Local graffiti artists say that a small group of talented guys regularly puts in work, but that the area's car culture and suburban sprawl work against the incubation of a graffiti scene. Except for freight trains, there aren't many places or surfaces where a graffiti piece can stay up for a while and be seen. And it's not amazing if no one sees it.
"The people who do it, who have really impressive skills, you'd pass them on the street and not even notice," Kernick said. "They're not accepted, they're funny-looking. You can tell by the way a person dresses, by the way they carry stuff. A writer can tell another writer."
All it would take for Raleigh to develop a real scene, Kernick said, is for the right person to move to town, make his mark, teach other people, and build a scene.
Report, record, remove
Debbie Regentin is a sergeant with the Raleigh Police Department's Threat Assessment Unit. She keeps a file with photographs of all graffiti found in the city. Graffiti has not been a major problem in Raleigh recently, she says. There have been five to 10 arrests in the past year, some involving political graffiti, because of the Iraq war.
Regentin credits her unit's aggressive "report, record, remove" approach with erasing the graffiti quickly.
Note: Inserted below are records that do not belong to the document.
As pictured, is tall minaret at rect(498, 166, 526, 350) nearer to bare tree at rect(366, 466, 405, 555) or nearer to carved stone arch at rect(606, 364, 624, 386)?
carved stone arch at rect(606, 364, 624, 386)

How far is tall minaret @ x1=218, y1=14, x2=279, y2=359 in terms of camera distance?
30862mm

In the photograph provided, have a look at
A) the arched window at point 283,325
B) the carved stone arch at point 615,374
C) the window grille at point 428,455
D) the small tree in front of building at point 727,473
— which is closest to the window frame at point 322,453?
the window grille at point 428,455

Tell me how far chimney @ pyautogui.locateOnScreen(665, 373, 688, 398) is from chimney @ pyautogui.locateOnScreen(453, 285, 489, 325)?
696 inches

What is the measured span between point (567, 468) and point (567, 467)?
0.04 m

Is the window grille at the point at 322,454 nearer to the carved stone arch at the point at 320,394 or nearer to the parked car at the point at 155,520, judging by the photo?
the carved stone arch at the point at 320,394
"If you leave graffiti up, it really is the 'broken-window' syndrome," she said. "It sends the message that the neighborhood doesn't care. You've got to stop it, or it'll take over a community."
Regentin's unit is exploring a proposal for a new "free wall" in Raleigh, she said. "I do think there should be some expression. Some of the artwork I've seen is beautiful."
Some say the only difference between art and vandalism is permission, and that graffiti art has more business being in a legitimate gallery than, say, the paintings of Thomas Kinkade. Opponents would rather not offer up their town's walls and bridges to the antisocial leanings of a few adolescents. Particularly if the result doesn't look like "art."